- View of Tule Springs Lake looking north
- Interactive map of Floyd Lamb Park at Tule Springs
- Location: Las Vegas, Nevada
- Area: 830 ha (2,100 acres)
- Designated: 1964

= Floyd Lamb Park at Tule Springs =

City park in Las Vegas, Nevada

Floyd Lamb Park at Tule Springs is a 2040 acre park in Las Vegas, Nevada. The park is centered on Tule Springs, a series of small natural spring-fed lakes that form an oasis in this part of the Mojave Desert. One of the larger urban retreats in the Las Vegas Valley, Tule Springs was once considered to be far out of town but is now encroached by development. The park includes the Tule Springs Ranch, Tule Springs Archaeological Site, Tule Springs Wash and four ponds available for fishing.

== History ==
Tule Springs was first designated as a park when it was acquired by the city of Las Vegas in 1964. It was renamed Floyd Lamb State Park in 1977 when the state assumed control. The park was named after Nevada state senator Floyd Lamb, who was later convicted of taking a $23,000 bribe from an undercover FBI agent in 1983.

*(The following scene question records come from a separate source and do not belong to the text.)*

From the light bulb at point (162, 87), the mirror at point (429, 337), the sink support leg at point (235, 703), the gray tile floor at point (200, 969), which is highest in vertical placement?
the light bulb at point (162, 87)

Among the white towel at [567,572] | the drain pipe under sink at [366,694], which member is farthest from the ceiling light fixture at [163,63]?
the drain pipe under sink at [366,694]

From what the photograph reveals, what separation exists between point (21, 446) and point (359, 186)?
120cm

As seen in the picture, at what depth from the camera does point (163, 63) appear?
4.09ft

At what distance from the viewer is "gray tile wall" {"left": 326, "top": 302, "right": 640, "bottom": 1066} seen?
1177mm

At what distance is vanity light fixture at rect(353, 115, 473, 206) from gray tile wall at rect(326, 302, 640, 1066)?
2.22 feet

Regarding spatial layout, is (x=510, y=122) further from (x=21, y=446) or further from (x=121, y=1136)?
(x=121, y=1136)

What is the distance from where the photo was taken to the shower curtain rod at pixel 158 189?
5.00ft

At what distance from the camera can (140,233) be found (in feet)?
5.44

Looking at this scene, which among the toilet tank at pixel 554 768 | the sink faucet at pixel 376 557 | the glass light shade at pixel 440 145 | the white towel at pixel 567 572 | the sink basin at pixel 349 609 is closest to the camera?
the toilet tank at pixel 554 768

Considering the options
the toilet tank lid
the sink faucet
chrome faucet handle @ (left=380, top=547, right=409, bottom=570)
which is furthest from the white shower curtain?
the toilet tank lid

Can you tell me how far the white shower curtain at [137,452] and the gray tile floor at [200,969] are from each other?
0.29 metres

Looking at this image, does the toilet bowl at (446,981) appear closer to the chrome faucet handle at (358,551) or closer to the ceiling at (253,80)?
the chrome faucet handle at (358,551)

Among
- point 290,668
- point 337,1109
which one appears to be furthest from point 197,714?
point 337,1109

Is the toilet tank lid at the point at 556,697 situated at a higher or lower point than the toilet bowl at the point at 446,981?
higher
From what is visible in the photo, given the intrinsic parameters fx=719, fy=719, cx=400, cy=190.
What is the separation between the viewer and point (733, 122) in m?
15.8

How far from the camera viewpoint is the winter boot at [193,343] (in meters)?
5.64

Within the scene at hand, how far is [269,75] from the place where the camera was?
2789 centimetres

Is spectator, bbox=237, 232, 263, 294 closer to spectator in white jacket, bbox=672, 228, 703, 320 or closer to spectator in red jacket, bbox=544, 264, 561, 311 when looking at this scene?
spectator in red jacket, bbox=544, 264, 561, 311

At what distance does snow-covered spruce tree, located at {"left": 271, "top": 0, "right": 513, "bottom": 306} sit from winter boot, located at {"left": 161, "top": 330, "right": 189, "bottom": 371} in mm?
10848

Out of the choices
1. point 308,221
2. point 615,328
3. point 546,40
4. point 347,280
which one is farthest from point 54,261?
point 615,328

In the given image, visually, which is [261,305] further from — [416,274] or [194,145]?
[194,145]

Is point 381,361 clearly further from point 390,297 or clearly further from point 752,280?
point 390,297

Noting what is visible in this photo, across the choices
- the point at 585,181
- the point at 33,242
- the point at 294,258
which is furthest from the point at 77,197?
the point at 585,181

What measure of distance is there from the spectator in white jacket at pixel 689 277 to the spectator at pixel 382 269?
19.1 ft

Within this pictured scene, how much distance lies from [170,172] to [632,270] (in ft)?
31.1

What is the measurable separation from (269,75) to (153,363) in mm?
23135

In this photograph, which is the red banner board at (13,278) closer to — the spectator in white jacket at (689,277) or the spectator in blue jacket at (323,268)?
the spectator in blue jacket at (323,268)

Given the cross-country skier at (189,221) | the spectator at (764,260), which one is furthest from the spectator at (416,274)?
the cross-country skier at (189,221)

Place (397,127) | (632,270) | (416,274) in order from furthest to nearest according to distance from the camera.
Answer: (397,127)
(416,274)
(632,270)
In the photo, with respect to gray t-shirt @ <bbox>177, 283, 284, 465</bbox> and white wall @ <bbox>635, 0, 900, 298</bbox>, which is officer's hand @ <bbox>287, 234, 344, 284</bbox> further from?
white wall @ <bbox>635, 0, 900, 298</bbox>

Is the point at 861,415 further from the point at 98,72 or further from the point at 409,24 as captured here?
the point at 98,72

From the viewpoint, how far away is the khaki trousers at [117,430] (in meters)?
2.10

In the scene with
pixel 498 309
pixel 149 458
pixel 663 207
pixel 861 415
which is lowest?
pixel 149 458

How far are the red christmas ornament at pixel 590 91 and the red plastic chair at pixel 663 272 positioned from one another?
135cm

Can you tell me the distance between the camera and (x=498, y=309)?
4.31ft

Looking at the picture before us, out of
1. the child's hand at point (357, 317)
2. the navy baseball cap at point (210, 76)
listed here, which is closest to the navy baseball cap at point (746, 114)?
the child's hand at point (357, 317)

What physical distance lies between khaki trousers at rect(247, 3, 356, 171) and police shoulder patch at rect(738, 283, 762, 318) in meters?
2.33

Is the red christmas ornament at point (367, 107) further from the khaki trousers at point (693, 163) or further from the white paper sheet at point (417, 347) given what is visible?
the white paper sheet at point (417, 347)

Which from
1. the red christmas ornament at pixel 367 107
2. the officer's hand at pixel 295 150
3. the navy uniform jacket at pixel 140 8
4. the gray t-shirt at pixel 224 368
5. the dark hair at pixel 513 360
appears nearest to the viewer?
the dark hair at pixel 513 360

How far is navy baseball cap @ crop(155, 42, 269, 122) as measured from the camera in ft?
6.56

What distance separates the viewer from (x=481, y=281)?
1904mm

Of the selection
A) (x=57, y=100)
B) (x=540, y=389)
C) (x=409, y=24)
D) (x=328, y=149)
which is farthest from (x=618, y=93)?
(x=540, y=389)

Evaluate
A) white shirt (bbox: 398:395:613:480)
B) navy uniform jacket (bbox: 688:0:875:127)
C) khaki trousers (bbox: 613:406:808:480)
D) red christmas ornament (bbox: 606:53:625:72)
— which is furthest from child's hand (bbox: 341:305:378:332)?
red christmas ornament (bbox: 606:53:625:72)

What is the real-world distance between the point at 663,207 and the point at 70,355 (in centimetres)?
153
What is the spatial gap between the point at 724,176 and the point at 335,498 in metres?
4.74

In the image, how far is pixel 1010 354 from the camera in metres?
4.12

The city took control of the park for a second time when the legislature and state in 2005 agreed to release control and ownership of Floyd Lamb State Park to the City of Las Vegas. The park was transferred to the city on July 2, 2007, and renamed to Floyd Lamb Park at Tule Springs. In addition to the park, the city received control of 1300 acre of Bureau of Land Management land. It was placed on the National Register of Historic Places in 1981 and later on placed on the Las Vegas Register of Historic Places in 2008.

== Ponds ==
There are four public ponds at the park that are stocked for fishing. Tule Springs Lake is the largest of these lakes, followed by Mulberry Lake, Cottonwood Lake, and Desert Willow Lake. In addition to abundant fishing, the lake area is home to a diverse population of ducks, herons, and peacocks.